Crawled caption data:
>>>>

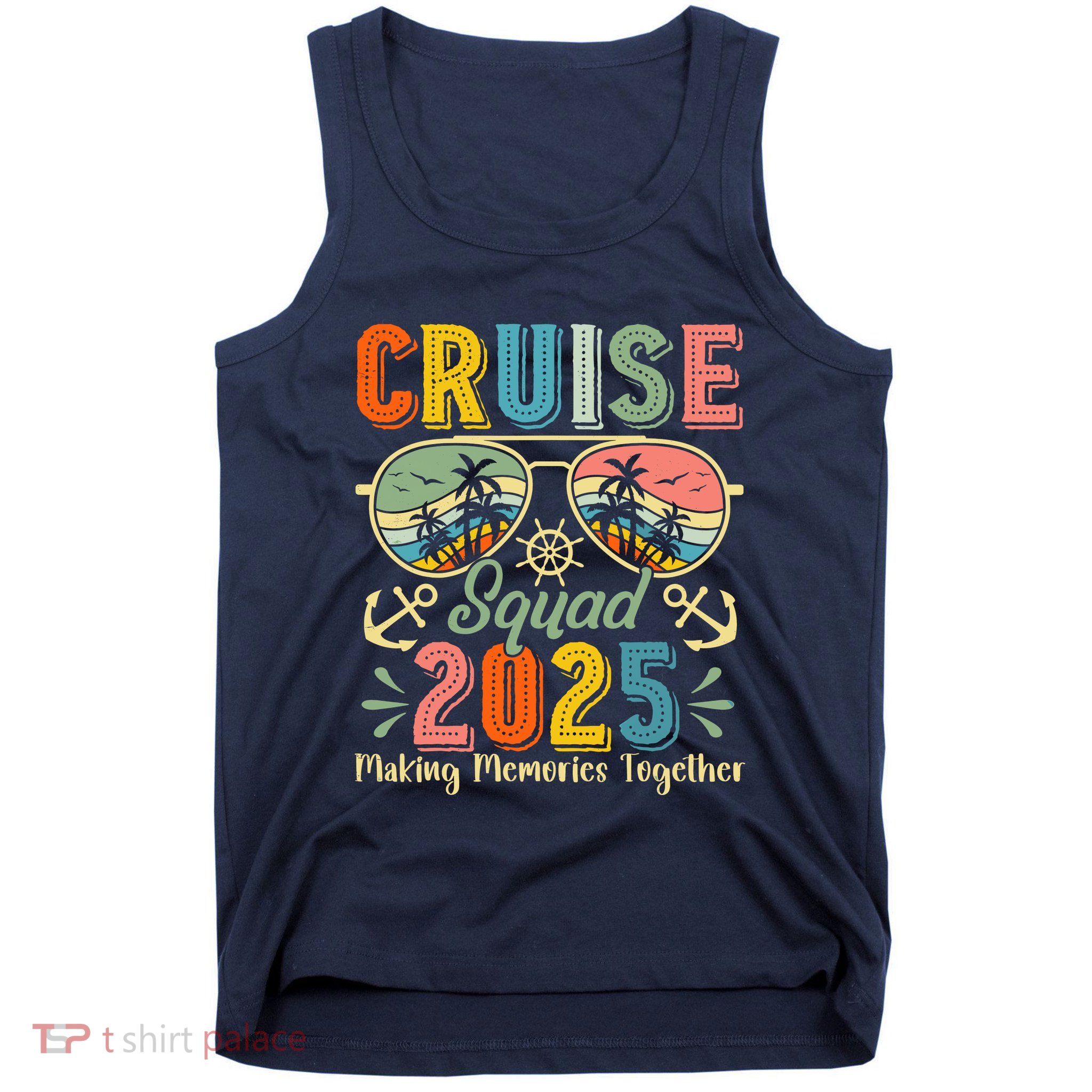 Cruise Squad 2025 Family Group Matching Summer Vacation Tank Top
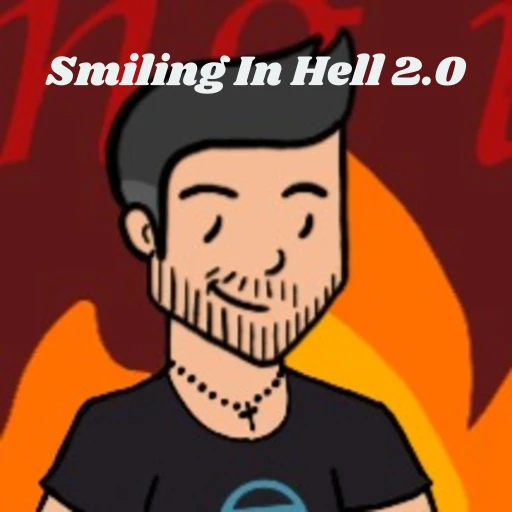 Smiling In Hell 2.0 – Life After Retirement and then some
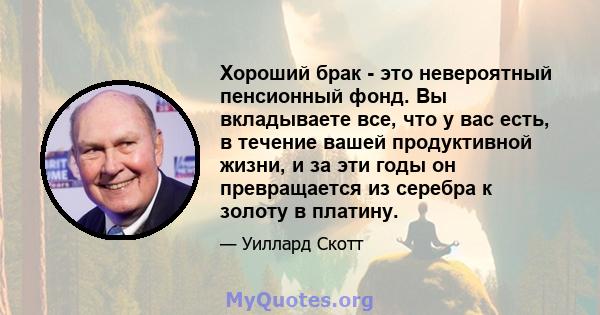 Хороший брак - это невероятный пенсионный фонд. Вы вкладываете все, что у вас есть, в течение вашей продуктивной жизни, и за эти годы он превращается из серебра к золоту в платину.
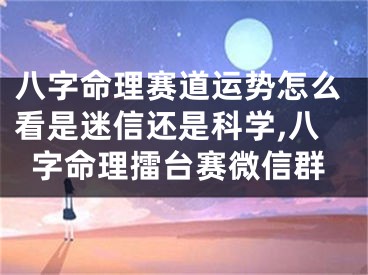 八字命理赛道运势怎么看是迷信还是科学,八字命理擂台赛微信群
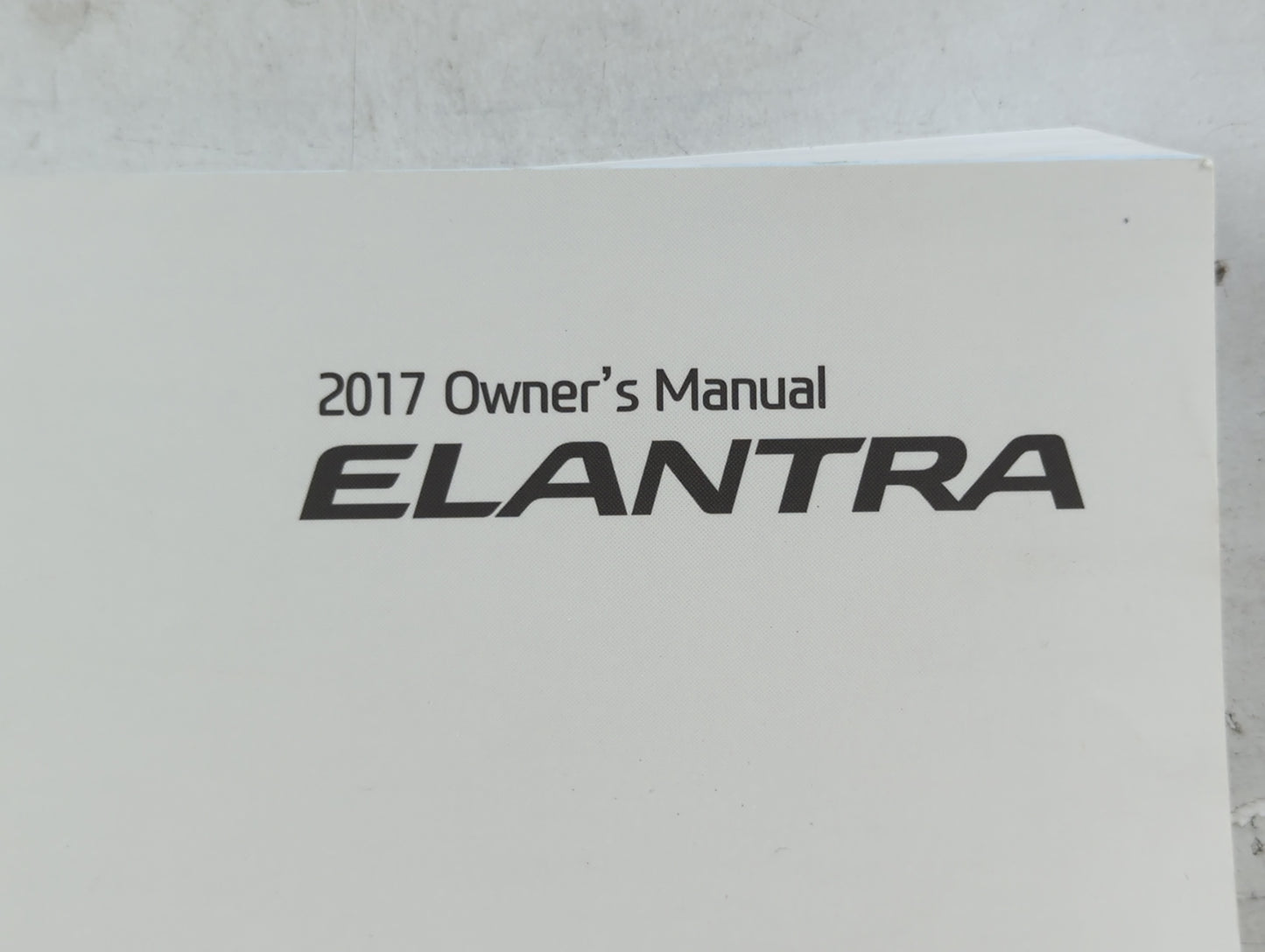 2017 Hyundai Elantra Owners Manual Book Guide P/N:HF30-EU64D OEM Used Auto Parts - Oemusedautoparts1.com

<<<<

## Goal of the exercise
Write out again, exactly, each line from the one containing "Хороший брак - это" through the last line of the entries, and omit every picture.

## Output for this exercise
 Хороший брак - это невероятный пенсионный фонд. Вы вкладываете все, что у вас есть, в течение вашей продуктивной жизни, и за эти годы он превращается из серебра к золоту в платину.
 八字命理赛道运势怎么看是迷信还是科学,八字命理擂台赛微信群
 2017 Hyundai Elantra Owners Manual Book Guide P/N:HF30-EU64D OEM Used Auto Parts - Oemusedautoparts1.com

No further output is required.